## Work required
Return exactly, please, the lines from the one containing "Local Attachments: The Province of Poetry" to the last line of the entries below, and nothing else, leaving pictures out.

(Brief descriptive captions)
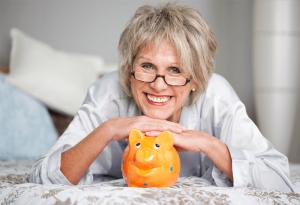Jak správně spořit na důchod - ilustrační foto
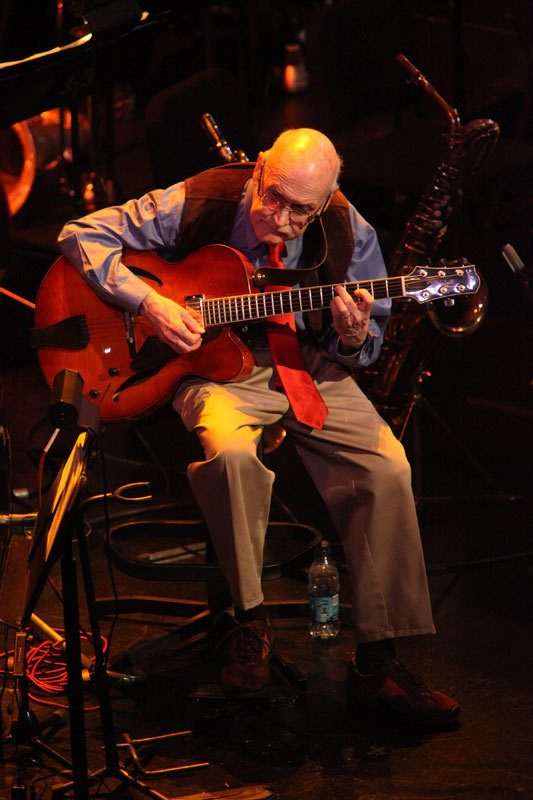 Jim Hall performing music of Bill Evans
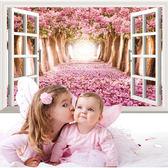 BO雜貨【YV0579】DIY可重複貼 時尚壁貼 牆貼壁紙 壁貼紙 創意璧貼3D假窗戶落櫻繽紛 DLX0999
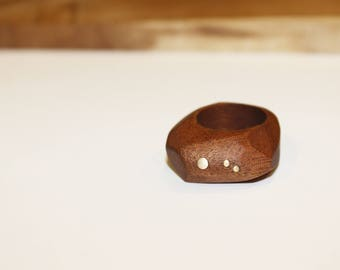 Wooden Ring, Cherry Wood Ring, Signet Hippie Rings, Wood Jewelry, Valentine Gift for Her, Women Wooden Rings, Statement wood Ring For Women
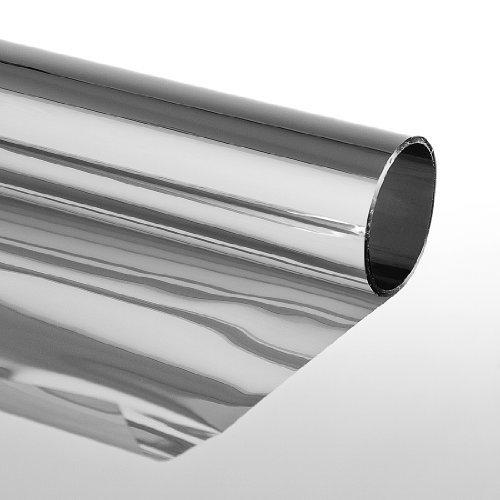 Folien-Gigant 3009010101 Sonnenschutzfolie mit Spiegeleffekt Kratzfest Selbstklebend Fensterfolie Tönungsfolie 75 x 900cm Silber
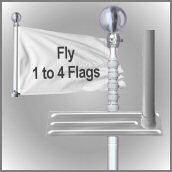 Tailgate Flagpoles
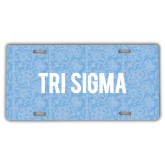 License Plate-Blue Lace Pattern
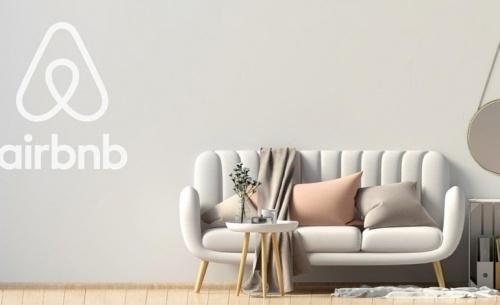 Αδήλωτα εισοδήματα από airbnb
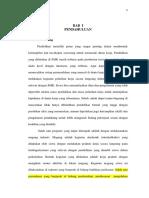 Proposal PKL Pembesaran Udang Putih Lito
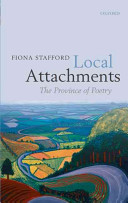 Local Attachments: The Province of Poetry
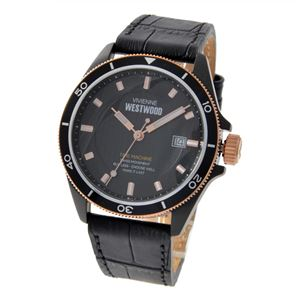 Vivienne Westwood (ヴィヴィアンウエストウッド) VV181RSBK メンズ 腕時計 - 拡大画像
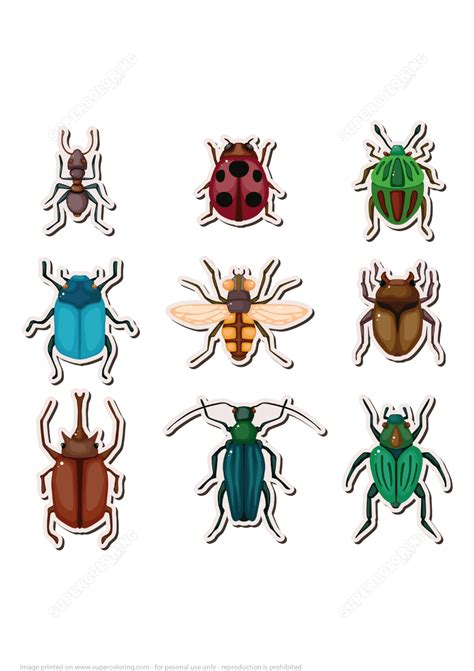 insects printable stickers  printable papercraft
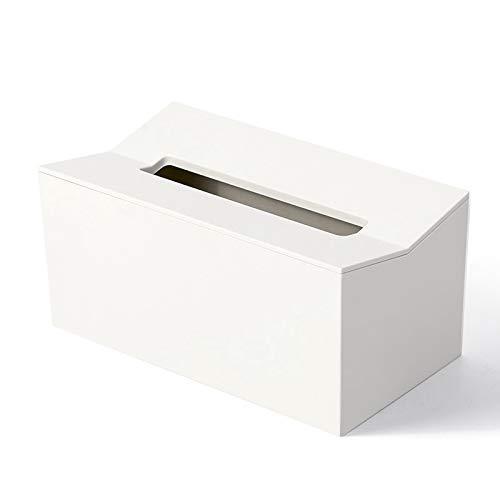 YLLAND Caja de pañuelos de cocina para servilletas de papel, dispensador de pañuelos, contenedor montado en la pared para toallitas (color: blanco) LNNDE (color: blanco)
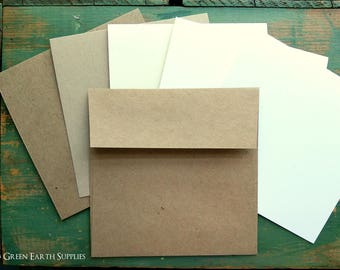 "50 5.25"" Square Folded Cards with 5.5"" Envelopes, Recycled Kraft Brown, Light Brown, White, Natural, Ivory cards, and kraft brown envelopes"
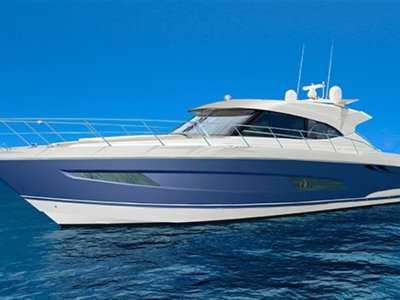 New Riviera 5400 Sport Yacht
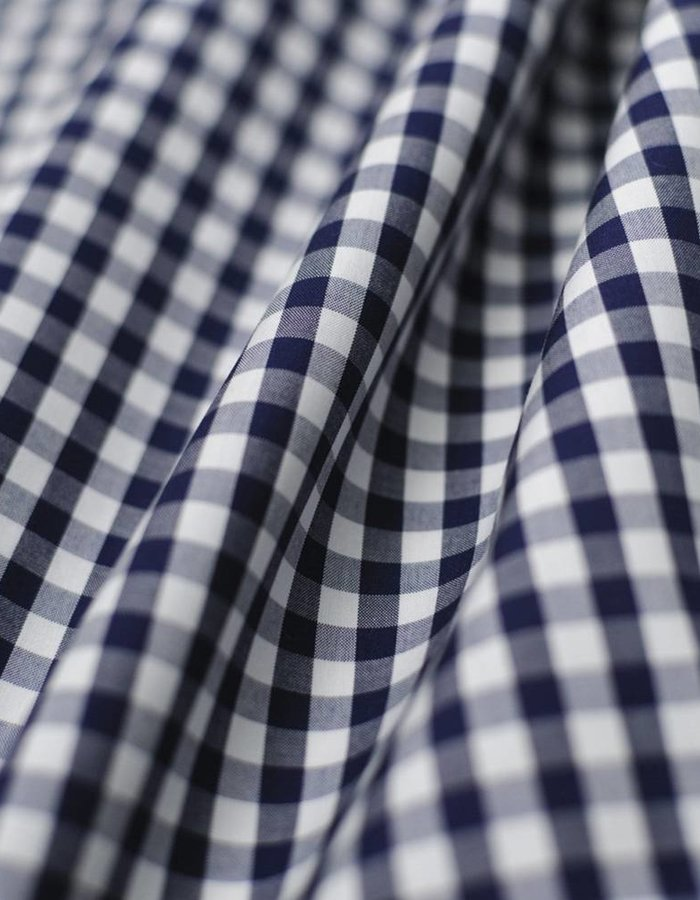 Seize sur Vingt Wetherby Custom Shirt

## Your response
 Local Attachments: The Province of Poetry
 Vivienne Westwood (ヴィヴィアンウエストウッド) VV181RSBK メンズ 腕時計 - 拡大画像
 insects printable stickers  printable papercraft
 YLLAND Caja de pañuelos de cocina para servilletas de papel, dispensador de pañuelos, contenedor montado en la pared para toallitas (color: blanco) LNNDE (color: blanco)
 "50 5.25"" Square Folded Cards with 5.5"" Envelopes, Recycled Kraft Brown, Light Brown, White, Natural, Ivory cards, and kraft brown envelopes"
 New Riviera 5400 Sport Yacht
 Seize sur Vingt Wetherby Custom Shirt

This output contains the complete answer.